▶ **WHAT TO DO**
Give back every record exactly as it reads.

Saved entries:
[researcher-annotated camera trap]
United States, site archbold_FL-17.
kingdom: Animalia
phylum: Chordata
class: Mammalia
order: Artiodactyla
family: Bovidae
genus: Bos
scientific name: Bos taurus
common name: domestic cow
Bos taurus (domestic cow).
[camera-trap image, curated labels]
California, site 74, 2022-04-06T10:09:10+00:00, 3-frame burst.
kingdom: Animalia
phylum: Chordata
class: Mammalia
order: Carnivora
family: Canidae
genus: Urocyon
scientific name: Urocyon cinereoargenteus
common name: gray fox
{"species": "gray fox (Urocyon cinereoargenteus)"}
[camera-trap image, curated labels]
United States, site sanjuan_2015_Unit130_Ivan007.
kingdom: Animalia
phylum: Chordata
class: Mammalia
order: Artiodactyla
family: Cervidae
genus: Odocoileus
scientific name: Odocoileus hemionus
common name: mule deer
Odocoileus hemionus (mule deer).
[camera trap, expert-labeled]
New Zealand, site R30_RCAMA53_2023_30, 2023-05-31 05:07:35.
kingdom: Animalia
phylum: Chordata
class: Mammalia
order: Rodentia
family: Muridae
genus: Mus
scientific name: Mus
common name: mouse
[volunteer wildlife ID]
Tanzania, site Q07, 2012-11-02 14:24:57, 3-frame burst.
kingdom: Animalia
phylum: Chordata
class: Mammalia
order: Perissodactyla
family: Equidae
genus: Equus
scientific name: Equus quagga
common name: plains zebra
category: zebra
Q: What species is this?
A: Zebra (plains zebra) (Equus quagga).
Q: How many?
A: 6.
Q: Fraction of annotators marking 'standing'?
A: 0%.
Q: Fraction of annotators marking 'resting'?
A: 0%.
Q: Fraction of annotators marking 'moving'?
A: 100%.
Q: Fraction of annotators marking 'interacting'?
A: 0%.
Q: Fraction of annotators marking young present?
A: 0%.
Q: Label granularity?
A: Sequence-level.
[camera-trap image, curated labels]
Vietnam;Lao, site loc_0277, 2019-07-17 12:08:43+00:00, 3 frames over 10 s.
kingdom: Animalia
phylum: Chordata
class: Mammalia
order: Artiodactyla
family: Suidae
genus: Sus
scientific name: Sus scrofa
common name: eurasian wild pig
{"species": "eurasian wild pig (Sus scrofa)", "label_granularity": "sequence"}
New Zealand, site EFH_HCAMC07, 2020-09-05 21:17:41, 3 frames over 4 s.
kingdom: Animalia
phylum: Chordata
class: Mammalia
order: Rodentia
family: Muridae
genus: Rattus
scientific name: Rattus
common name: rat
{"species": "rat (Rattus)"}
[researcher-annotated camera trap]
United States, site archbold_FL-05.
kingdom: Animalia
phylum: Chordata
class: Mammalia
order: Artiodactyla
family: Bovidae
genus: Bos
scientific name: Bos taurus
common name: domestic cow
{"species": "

▶ **RESPONSE AREA**
[researcher-annotated camera trap]
United States, site archbold_FL-17.
kingdom: Animalia
phylum: Chordata
class: Mammalia
order: Artiodactyla
family: Bovidae
genus: Bos
scientific name: Bos taurus
common name: domestic cow
Bos taurus (domestic cow).
[camera-trap image, curated labels]
California, site 74, 2022-04-06T10:09:10+00:00, 3-frame burst.
kingdom: Animalia
phylum: Chordata
class: Mammalia
order: Carnivora
family: Canidae
genus: Urocyon
scientific name: Urocyon cinereoargenteus
common name: gray fox
{"species": "gray fox (Urocyon cinereoargenteus)"}
[camera-trap image, curated labels]
United States, site sanjuan_2015_Unit130_Ivan007.
kingdom: Animalia
phylum: Chordata
class: Mammalia
order: Artiodactyla
family: Cervidae
genus: Odocoileus
scientific name: Odocoileus hemionus
common name: mule deer
Odocoileus hemionus (mule deer).
[camera trap, expert-labeled]
New Zealand, site R30_RCAMA53_2023_30, 2023-05-31 05:07:35.
kingdom: Animalia
phylum: Chordata
class: Mammalia
order: Rodentia
family: Muridae
genus: Mus
scientific name: Mus
common name: mouse
[volunteer wildlife ID]
Tanzania, site Q07, 2012-11-02 14:24:57, 3-frame burst.
kingdom: Animalia
phylum: Chordata
class: Mammalia
order: Perissodactyla
family: Equidae
genus: Equus
scientific name: Equus quagga
common name: plains zebra
category: zebra
Q: What species is this?
A: Zebra (plains zebra) (Equus quagga).
Q: How many?
A: 6.
Q: Fraction of annotators marking 'standing'?
A: 0%.
Q: Fraction of annotators marking 'resting'?
A: 0%.
Q: Fraction of annotators marking 'moving'?
A: 100%.
Q: Fraction of annotators marking 'interacting'?
A: 0%.
Q: Fraction of annotators marking young present?
A: 0%.
Q: Label granularity?
A: Sequence-level.
[camera-trap image, curated labels]
Vietnam;Lao, site loc_0277, 2019-07-17 12:08:43+00:00, 3 frames over 10 s.
kingdom: Animalia
phylum: Chordata
class: Mammalia
order: Artiodactyla
family: Suidae
genus: Sus
scientific name: Sus scrofa
common name: eurasian wild pig
{"species": "eurasian wild pig (Sus scrofa)", "label_granularity": "sequence"}
New Zealand, site EFH_HCAMC07, 2020-09-05 21:17:41, 3 frames over 4 s.
kingdom: Animalia
phylum: Chordata
class: Mammalia
order: Rodentia
family: Muridae
genus: Rattus
scientific name: Rattus
common name: rat
{"species": "rat (Rattus)"}
[researcher-annotated camera trap]
United States, site archbold_FL-05.
kingdom: Animalia
phylum: Chordata
class: Mammalia
order: Artiodactyla
family: Bovidae
genus: Bos
scientific name: Bos taurus
common name: domestic cow
{"species": "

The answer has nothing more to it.